In the presence of oxygen, iron, and 2-oxo-glutarate (α-ketoglutarate), the HIF-α subunits are continuously targeted for proteasomal degradation by three HIF prolyl hydroxylase domain proteins (PHD1-3). PHD2 plays a prominent role in the regulation of the HIF signaling pathway [18][19][32,33] as it is the rate-limiting enzyme for the degradation of the HIF-1α subunit in normoxia [18][32]. PHDs are α-ketoglutarate—dependent dioxygenases that rapidly hydroxylate HIF-α subunits at two proline residues (Pro-402 and Pro-564 in HIF-1α) in the presence of oxygen. Prolyl hydroxylated HIF-α subunits are recognized by the von Hippel–Lindau (VHL), a ubiquitin E3 ligase complex that marks HIF-α proteins for proteasomal degradation [19][33]. In addition to the negative regulation of protein stability by PHDs, the transactivation function of HIF-1α and HIF-2α is inhibited by factor-inhibiting HIF-1 (FIH-1) [20][34], another oxygen sensor that hydroxylates HIF-α on an asparagine residue (N-803) in its C-terminal transactivation domain [21][35]. This oxygen-dependent post-translational modification prevents the interaction of HIF-α proteins with transcriptional co-activators, such as cAMP response element-binding protein (CBP) and E1A binding protein p300 [22][23][36,37]. Therefore, PHD and FIH enzymes ensure the full repression of the HIF pathway in normoxia by controlling the degradation and transcriptional activity, respectively. Conversely, insufficient levels of oxygen (i.e., hypoxia) inhibit hydroxylation, impair HIF-α proteasome degradation, and favor HIF-α stability and dimerization with the HIF-1β subunit, which facilitates translocation to the nucleus, the recruitment of transcriptional coregulators, and binding to a hypoxia response element (HRE) in various target genes. Overall, oxygen-dependent hydroxylations on proline and asparagine residues modulate HIF-α stability and activity so that changes in oxygen availability are transduced to the nucleus as changes in HIF-dependent transcriptional activity.
In addition to hypoxia, HIF-α proteins respond to oxygen-independent stimuli, including growth factors, cytokines, vasoactive peptides, coagulation factors, and hormones such as insulin [24][25][26][27][28][38,39,40,41,42]. Many metabolic factors, including glucose and their glycolytic metabolites, can also affect the HIF pathway in opposite directions [29][30][43,44], possibly depending on the availability of oxygen. The functions of HIFs in oxygenated cells and the mechanisms involved in the regulation of HIF signaling by metabolic stimuli in normoxic or hypoxic conditions are not yet fully understood. Nevertheless, the modulation of HIF activity by metabolic changes suggests its contribution in the reactive adaptation to dynamic microenvironment variations, and also in the absence of alterations in oxygen tension. Regarding the mechanism(s), most of the nonhypoxic stimuli capable of modifying HIF activity induce ROS production as part of their signaling cascade [31][45]. Therefore, a role of ROS in HIF-α stabilization and activity has been hypothesized, particularly under normoxia conditions.

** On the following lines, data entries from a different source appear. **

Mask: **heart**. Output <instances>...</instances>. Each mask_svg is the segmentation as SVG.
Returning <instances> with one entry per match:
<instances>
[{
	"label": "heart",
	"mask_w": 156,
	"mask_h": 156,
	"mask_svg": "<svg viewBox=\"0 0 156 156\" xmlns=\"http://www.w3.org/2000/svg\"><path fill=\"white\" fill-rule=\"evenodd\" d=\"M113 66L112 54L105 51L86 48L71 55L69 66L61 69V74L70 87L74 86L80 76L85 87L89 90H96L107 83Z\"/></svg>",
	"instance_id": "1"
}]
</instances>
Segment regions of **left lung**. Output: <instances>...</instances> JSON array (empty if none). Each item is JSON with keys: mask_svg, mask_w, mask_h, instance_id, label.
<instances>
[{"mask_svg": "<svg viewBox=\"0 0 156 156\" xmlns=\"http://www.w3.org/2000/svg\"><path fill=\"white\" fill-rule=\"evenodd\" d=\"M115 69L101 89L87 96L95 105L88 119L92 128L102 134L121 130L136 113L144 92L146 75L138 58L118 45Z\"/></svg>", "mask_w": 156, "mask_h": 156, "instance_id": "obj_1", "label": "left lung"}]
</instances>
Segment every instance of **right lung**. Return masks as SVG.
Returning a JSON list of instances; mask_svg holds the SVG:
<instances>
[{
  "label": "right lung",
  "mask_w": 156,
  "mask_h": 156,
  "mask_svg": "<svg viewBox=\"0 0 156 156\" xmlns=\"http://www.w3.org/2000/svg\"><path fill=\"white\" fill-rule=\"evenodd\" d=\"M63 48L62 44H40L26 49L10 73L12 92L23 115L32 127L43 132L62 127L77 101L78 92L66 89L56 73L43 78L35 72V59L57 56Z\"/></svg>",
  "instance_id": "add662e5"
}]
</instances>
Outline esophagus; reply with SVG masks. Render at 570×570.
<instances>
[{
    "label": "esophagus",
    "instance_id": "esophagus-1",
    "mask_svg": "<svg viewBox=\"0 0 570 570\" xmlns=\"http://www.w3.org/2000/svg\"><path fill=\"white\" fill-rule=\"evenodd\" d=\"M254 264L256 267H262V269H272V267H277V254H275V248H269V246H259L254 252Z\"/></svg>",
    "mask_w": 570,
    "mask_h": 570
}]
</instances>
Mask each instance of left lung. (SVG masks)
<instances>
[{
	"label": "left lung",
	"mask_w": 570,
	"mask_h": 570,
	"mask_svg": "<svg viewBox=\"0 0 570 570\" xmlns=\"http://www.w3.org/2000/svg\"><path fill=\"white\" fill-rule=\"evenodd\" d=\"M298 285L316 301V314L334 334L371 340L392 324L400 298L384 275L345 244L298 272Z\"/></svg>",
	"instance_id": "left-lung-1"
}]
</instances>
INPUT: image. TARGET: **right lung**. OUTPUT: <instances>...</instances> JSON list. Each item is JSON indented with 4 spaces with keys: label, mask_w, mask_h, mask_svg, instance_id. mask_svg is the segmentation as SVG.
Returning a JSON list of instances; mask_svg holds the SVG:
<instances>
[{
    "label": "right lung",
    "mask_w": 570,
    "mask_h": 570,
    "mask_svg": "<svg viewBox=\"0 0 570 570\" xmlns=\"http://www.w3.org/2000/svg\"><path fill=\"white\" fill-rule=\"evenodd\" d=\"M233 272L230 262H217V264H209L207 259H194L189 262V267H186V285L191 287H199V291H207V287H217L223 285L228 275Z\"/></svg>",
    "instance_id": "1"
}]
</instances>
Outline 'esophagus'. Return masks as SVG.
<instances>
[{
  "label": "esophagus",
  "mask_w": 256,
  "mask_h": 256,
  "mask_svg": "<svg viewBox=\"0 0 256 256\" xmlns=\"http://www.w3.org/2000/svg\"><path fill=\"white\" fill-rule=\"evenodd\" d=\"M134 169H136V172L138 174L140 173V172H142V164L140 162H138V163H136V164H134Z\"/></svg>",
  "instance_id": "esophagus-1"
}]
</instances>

3. Redox Regulation of HIFs: Role of Diabetes-Related Stimuli

Hyperglycemia-driven mitochondrial dysfunction [32][46], the over activation of redox-enzymes in vascular and inflammatory cells [4], and glucose autoxidation catalyzed by trace amounts of transition metal ions [33][47], such as iron and copper, are deemed the major source of ROS in diabetic vascular tissues. In addition, as part of the cardiometabolic syndrome, the activation of the RAS system triggers ROS formation via angiotensin (Ang) II type 1 receptor stimulation, thus contributing to endothelial dysfunction and diabetes-associated cardiorenal diseases [34][48]. Compelling evidence exists that ROS take part in the regulation of HIF-α [35][36][37][38][39][25,49,50,51,52] (Figure 3).
Figure 3. Hypoxia-inducible factor (HIF)-α stability is sensitive to redox status in normoxia: role of diabetes-related stimuli. Refer to the main text for detailed description and references. Dashed arrows = regulation of HIF-α by ROS via indirect mechanisms. NOXs = NADPH oxidases; RAGE = receptor for AGEs; RAS = renin angiotensin system; AGEs = advanced glycation end products; ALEs = advanced lipoxidation end products; OxLDLs = oxidized Low-Density Lipoprotein; ROS = reactive oxygen species; SOD = superoxide dismutase; NAC = N-acetyl-L-cysteine; PHDs = prolyl hydroxylase domain enzymes; miR21 = microRNA 21; PI3K = phosphoinositide 3-kinase; Akt = Ak strain transforming; ERK = extracellular signal-regulated kinase; PHDs = prolyl hydroxylase domain enzymes.
While the role of mitochondrial ROS under hypoxia has long been debated with no clear consensus, there is considerable evidence in support of the normoxic stabilization of HIF-α proteins by ROS. The first demonstration that oxidative stress contributes to HIF-α stabilization under normoxia comes from studies showing that the addition of exogenous ROS, or ROS-generating enzymes, is sufficient to stabilize HIF-1α protein and induce the transcription of HIF target genes, such as vascular endothelial growth factor (VEGF) [36][38][40][49,51,53]. Moreover, all these effects were attenuated by cellular treatments with antioxidant compounds such as catalase, glutathione, N-acetyl cysteine, and vitamins E and C [41][42][43][44][45][46][47][48][49][50][51][54,55,56,57,58,59,60,61,62,63,64]. HIF-2α stability is similarly affected by the addition of ROS [40][53], a finding confirmed and extended by other studies showing that NOX4-derived hydrogen peroxide (H2O2) increases HIF-2α stability and its transcriptional activity [51][52][26,64]. Approaches directed at increasing the levels of the superoxide anion by silencing or the pharmacological inhibition of superoxide dismutase (SOD) also demonstrated a role for ROS in HIF-1α expression and protein accumulation in normoxia [53][54][65,66], but not in hypoxia [53][65]. Overall, these findings implicate ROS in normoxic HIF-α stabilization and activity by showing that HIF-α stability is sensitive to the redox status in many cell types and that ROS such as superoxide and H2O2 are sufficient for activating the HIF pathway.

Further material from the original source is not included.